There’s actually a nuanced answer in here, if we look hard enough. Tools don’t matter as much as the principles and practices of Continuous Delivery, but they still matter a great deal. Programming languages can help people to quickly create new features and defect fixes, which reduces the Cost of Delay associated with product development. Programming languages can also encourage a testable, releasable application architecture, which are key enablers of Continuous Delivery. Build, test, and deploy tooling can nudge people in the right direction, towards practices such as TDD and Trunk Based Development.

I was reminded of that nuance recently, when I cleared out my childhood bedroom and found my university copy of Ivor Horton’s Understanding Java 2. Java and I married each other in 1999, and now it’s been so long we’ve both forgotten it’s our 20 year anniversary very soon.
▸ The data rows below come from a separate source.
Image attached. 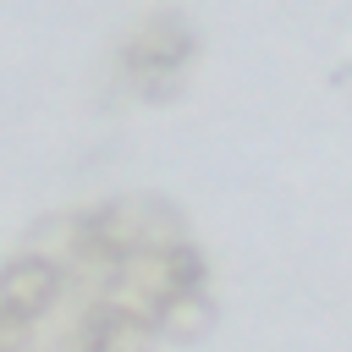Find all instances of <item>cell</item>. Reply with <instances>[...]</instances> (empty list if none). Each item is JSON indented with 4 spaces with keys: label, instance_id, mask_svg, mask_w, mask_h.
Masks as SVG:
<instances>
[{
    "label": "cell",
    "instance_id": "obj_2",
    "mask_svg": "<svg viewBox=\"0 0 352 352\" xmlns=\"http://www.w3.org/2000/svg\"><path fill=\"white\" fill-rule=\"evenodd\" d=\"M94 352H154V324L132 308H110L99 324H94Z\"/></svg>",
    "mask_w": 352,
    "mask_h": 352
},
{
    "label": "cell",
    "instance_id": "obj_1",
    "mask_svg": "<svg viewBox=\"0 0 352 352\" xmlns=\"http://www.w3.org/2000/svg\"><path fill=\"white\" fill-rule=\"evenodd\" d=\"M55 297V270L38 258H22L0 275V324H28L33 314H44Z\"/></svg>",
    "mask_w": 352,
    "mask_h": 352
}]
</instances>
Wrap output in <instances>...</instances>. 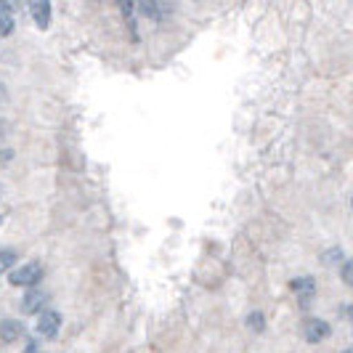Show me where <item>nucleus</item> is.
I'll return each instance as SVG.
<instances>
[{
    "label": "nucleus",
    "instance_id": "f03ea898",
    "mask_svg": "<svg viewBox=\"0 0 353 353\" xmlns=\"http://www.w3.org/2000/svg\"><path fill=\"white\" fill-rule=\"evenodd\" d=\"M59 330H61V314H59V311L46 308L43 314H37V321H35L37 337H43V340H53V337L59 335Z\"/></svg>",
    "mask_w": 353,
    "mask_h": 353
},
{
    "label": "nucleus",
    "instance_id": "7ed1b4c3",
    "mask_svg": "<svg viewBox=\"0 0 353 353\" xmlns=\"http://www.w3.org/2000/svg\"><path fill=\"white\" fill-rule=\"evenodd\" d=\"M48 292H43V290H27V295L21 298V314H30V316H37V314H43L46 311V305H48Z\"/></svg>",
    "mask_w": 353,
    "mask_h": 353
},
{
    "label": "nucleus",
    "instance_id": "0eeeda50",
    "mask_svg": "<svg viewBox=\"0 0 353 353\" xmlns=\"http://www.w3.org/2000/svg\"><path fill=\"white\" fill-rule=\"evenodd\" d=\"M24 337V324L19 319H0V340L3 343H17Z\"/></svg>",
    "mask_w": 353,
    "mask_h": 353
},
{
    "label": "nucleus",
    "instance_id": "f3484780",
    "mask_svg": "<svg viewBox=\"0 0 353 353\" xmlns=\"http://www.w3.org/2000/svg\"><path fill=\"white\" fill-rule=\"evenodd\" d=\"M0 223H3V215H0Z\"/></svg>",
    "mask_w": 353,
    "mask_h": 353
},
{
    "label": "nucleus",
    "instance_id": "f257e3e1",
    "mask_svg": "<svg viewBox=\"0 0 353 353\" xmlns=\"http://www.w3.org/2000/svg\"><path fill=\"white\" fill-rule=\"evenodd\" d=\"M40 279H43V263L40 261H30V263H21L8 271V282L14 287H24V290H35Z\"/></svg>",
    "mask_w": 353,
    "mask_h": 353
},
{
    "label": "nucleus",
    "instance_id": "9d476101",
    "mask_svg": "<svg viewBox=\"0 0 353 353\" xmlns=\"http://www.w3.org/2000/svg\"><path fill=\"white\" fill-rule=\"evenodd\" d=\"M14 11L8 3H0V35H11L14 32Z\"/></svg>",
    "mask_w": 353,
    "mask_h": 353
},
{
    "label": "nucleus",
    "instance_id": "f8f14e48",
    "mask_svg": "<svg viewBox=\"0 0 353 353\" xmlns=\"http://www.w3.org/2000/svg\"><path fill=\"white\" fill-rule=\"evenodd\" d=\"M248 327L250 330H255V332H263L265 330V316L261 314V311H252L248 316Z\"/></svg>",
    "mask_w": 353,
    "mask_h": 353
},
{
    "label": "nucleus",
    "instance_id": "1a4fd4ad",
    "mask_svg": "<svg viewBox=\"0 0 353 353\" xmlns=\"http://www.w3.org/2000/svg\"><path fill=\"white\" fill-rule=\"evenodd\" d=\"M120 14H125V21H128V30H130V37H133V43H139V21H136V6H133V3H120Z\"/></svg>",
    "mask_w": 353,
    "mask_h": 353
},
{
    "label": "nucleus",
    "instance_id": "2eb2a0df",
    "mask_svg": "<svg viewBox=\"0 0 353 353\" xmlns=\"http://www.w3.org/2000/svg\"><path fill=\"white\" fill-rule=\"evenodd\" d=\"M340 258H343L340 250H330V252H327V261H340Z\"/></svg>",
    "mask_w": 353,
    "mask_h": 353
},
{
    "label": "nucleus",
    "instance_id": "6e6552de",
    "mask_svg": "<svg viewBox=\"0 0 353 353\" xmlns=\"http://www.w3.org/2000/svg\"><path fill=\"white\" fill-rule=\"evenodd\" d=\"M136 11H139L141 17L149 19V21L159 24V21H165V14L170 11V6H162V3H139Z\"/></svg>",
    "mask_w": 353,
    "mask_h": 353
},
{
    "label": "nucleus",
    "instance_id": "ddd939ff",
    "mask_svg": "<svg viewBox=\"0 0 353 353\" xmlns=\"http://www.w3.org/2000/svg\"><path fill=\"white\" fill-rule=\"evenodd\" d=\"M340 279H343L345 284H351V263H348V261L343 263V271H340Z\"/></svg>",
    "mask_w": 353,
    "mask_h": 353
},
{
    "label": "nucleus",
    "instance_id": "dca6fc26",
    "mask_svg": "<svg viewBox=\"0 0 353 353\" xmlns=\"http://www.w3.org/2000/svg\"><path fill=\"white\" fill-rule=\"evenodd\" d=\"M343 353H351V348H345V351H343Z\"/></svg>",
    "mask_w": 353,
    "mask_h": 353
},
{
    "label": "nucleus",
    "instance_id": "20e7f679",
    "mask_svg": "<svg viewBox=\"0 0 353 353\" xmlns=\"http://www.w3.org/2000/svg\"><path fill=\"white\" fill-rule=\"evenodd\" d=\"M330 332H332V327L319 316H308L305 319V324H303V335H305L308 343H321V340L330 337Z\"/></svg>",
    "mask_w": 353,
    "mask_h": 353
},
{
    "label": "nucleus",
    "instance_id": "9b49d317",
    "mask_svg": "<svg viewBox=\"0 0 353 353\" xmlns=\"http://www.w3.org/2000/svg\"><path fill=\"white\" fill-rule=\"evenodd\" d=\"M17 252L14 250H0V276L3 274H8L11 268H14V263H17Z\"/></svg>",
    "mask_w": 353,
    "mask_h": 353
},
{
    "label": "nucleus",
    "instance_id": "4468645a",
    "mask_svg": "<svg viewBox=\"0 0 353 353\" xmlns=\"http://www.w3.org/2000/svg\"><path fill=\"white\" fill-rule=\"evenodd\" d=\"M24 353H43V348H40V343H37V340H30V343L24 345Z\"/></svg>",
    "mask_w": 353,
    "mask_h": 353
},
{
    "label": "nucleus",
    "instance_id": "423d86ee",
    "mask_svg": "<svg viewBox=\"0 0 353 353\" xmlns=\"http://www.w3.org/2000/svg\"><path fill=\"white\" fill-rule=\"evenodd\" d=\"M30 14H32V21H35L37 30H48L53 19V8L48 0H35L30 3Z\"/></svg>",
    "mask_w": 353,
    "mask_h": 353
},
{
    "label": "nucleus",
    "instance_id": "39448f33",
    "mask_svg": "<svg viewBox=\"0 0 353 353\" xmlns=\"http://www.w3.org/2000/svg\"><path fill=\"white\" fill-rule=\"evenodd\" d=\"M290 290L298 295L301 308H308L311 298L316 295V279H314V276H298V279H292V282H290Z\"/></svg>",
    "mask_w": 353,
    "mask_h": 353
}]
</instances>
In my opinion, it’s a great programming language. Over the years Java, JUnit, Gradle, Spring and many other tools have helped me to build well-tested, releasable applications, and encourage people to adopt Continuous Delivery.

With Cloud, containerization, and Serverless leading our inexorable march towards Skynet, we all need guidance from experienced practitioners on how to use the latest tools and work towards Continuous Delivery. In this book, Daniel and Abraham explain how to use Java and popular tools such as Spring Boot, Kubernetes, and AWS EKS to deliver modern web applications frequently enough to meet market demand. IT practitioners working with Java and any of the other tools mentioned in this book can rely on Daniel and Abraham to explain how to implement a Continuous Delivery toolchain for their applications.

Continuous delivery is one of the key practices that should be at the heart of any engineering team. We have often been asked what are some of the key enablers of success at jClarity and new build farm for OpenJDK/Java at adoptopenjdk.net. The answer is that we can deploy daily with the greatest of confidence, and do this with minimal engineering teams. Ever since Dave Farley’s and Jez Humble’s seminal Continuous Delivery: Reliable Software Releases through Build, Test, and Deployment Automation (Addison-Wesley Signature) came out in 2010, folks have started adopting continuous delivery practices, but there has not been a comprehensive guide on how to do this for the ~10 million Java developers out there. Well, now there is!

Daniel and Abraham are both real-world practitioners and their book contains everything you need as a Java developer on this topic, with in-depth explanations as to “why” you want to follow the practices of continuous delivery; how to architect your application in a way that is amenable to this; how to put together build, test, and deploy pipelines; and also the intricacies of deploying to cloud and container environments.

The impact of “cloud native” technologies on Java cannot be understated—modern applications must now contend with such concerns as connectivity to a larger number of external components (both JVM and not), and a very different approach to handling resources (such as I/O) that had traditionally been provided by the local operating system. Even the life cycle of applications, and their locality to specific machines, is changing, with approaches such as immutable infrastructure and serverless requiring Java developers to shift their thinking to take full advantage of the capabilities of these new ways of delivering applications.

Within this brave new world, techniques such as continuous deployment, the tooling and architectural thinking required to support it, and the requirements of a cloud-centric local development environment, are of paramount importance. Until now, there has been no text that specifically caters to Java developers to guide them on their journey into full adoption of continuous delivery and the benefits it offers.